I have also sat in on and been apart of discussion that quickly died due to not wanting to offend another person. Continually being on the defense in order to not be in the offense can be a rather stagnant stance to hold. It is in the midst of discussion, debate, and criticism that the best products are produced. I credit much of this attitude toward what sociologist have named "postmodernism". (If you would like to read more about Postmodernity follow the link attached.)

The postmodern generation has been attributed the characteristics of not want to offend anyone therefore, each person creates and maintains his own reality. Thus, according to postmodernism I cannot say you are wrong in what you believe, say, or do; and likewise. It is this mentality of my generation that has attributed to what I believe has been shallow conversations, lacking the refining fire of debate because of the fear of offending another person. I feel like I should have the liberty to ask another person about his political stance and/or religious affiliation without the worry of offending him. I ask because I am interested not because I want to argue and I ask because I want to learn not because I want to fight. I should also be able to receive question and criticism well and without taking offense. 

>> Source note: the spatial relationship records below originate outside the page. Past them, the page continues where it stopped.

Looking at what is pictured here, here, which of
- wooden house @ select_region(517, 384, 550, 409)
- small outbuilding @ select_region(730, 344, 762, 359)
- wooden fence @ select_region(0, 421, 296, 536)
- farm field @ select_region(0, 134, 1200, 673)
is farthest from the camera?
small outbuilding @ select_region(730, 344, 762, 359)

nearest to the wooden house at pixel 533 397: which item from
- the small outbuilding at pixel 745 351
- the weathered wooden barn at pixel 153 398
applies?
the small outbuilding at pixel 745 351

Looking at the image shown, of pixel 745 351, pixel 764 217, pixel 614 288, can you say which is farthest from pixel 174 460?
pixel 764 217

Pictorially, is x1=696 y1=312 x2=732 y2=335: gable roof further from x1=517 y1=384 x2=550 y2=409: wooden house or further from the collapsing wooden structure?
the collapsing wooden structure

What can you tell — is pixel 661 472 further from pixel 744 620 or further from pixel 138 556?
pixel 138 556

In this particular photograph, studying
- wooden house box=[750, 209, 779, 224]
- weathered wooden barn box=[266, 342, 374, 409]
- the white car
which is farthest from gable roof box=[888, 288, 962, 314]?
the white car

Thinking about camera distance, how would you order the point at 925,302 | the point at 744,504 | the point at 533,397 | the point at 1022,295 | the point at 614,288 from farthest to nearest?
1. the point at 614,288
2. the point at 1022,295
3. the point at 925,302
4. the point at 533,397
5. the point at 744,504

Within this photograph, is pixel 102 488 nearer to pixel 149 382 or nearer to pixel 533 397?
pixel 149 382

Healthy dialogue must be welcomed if we intend to grow in knowledge and understanding and especially those of us who are followers of Christ. I have often found myself taking offense at what people say about Jesus Christ, whom I believe is God in man form. Interesting to reread and to think I take offense at a statement made toward the God of the universe, as if He cannot do anything about it. As believers we must continually be reminded that our Father can hold his own  and therefore, our response should not be that of hate or offense rather, love.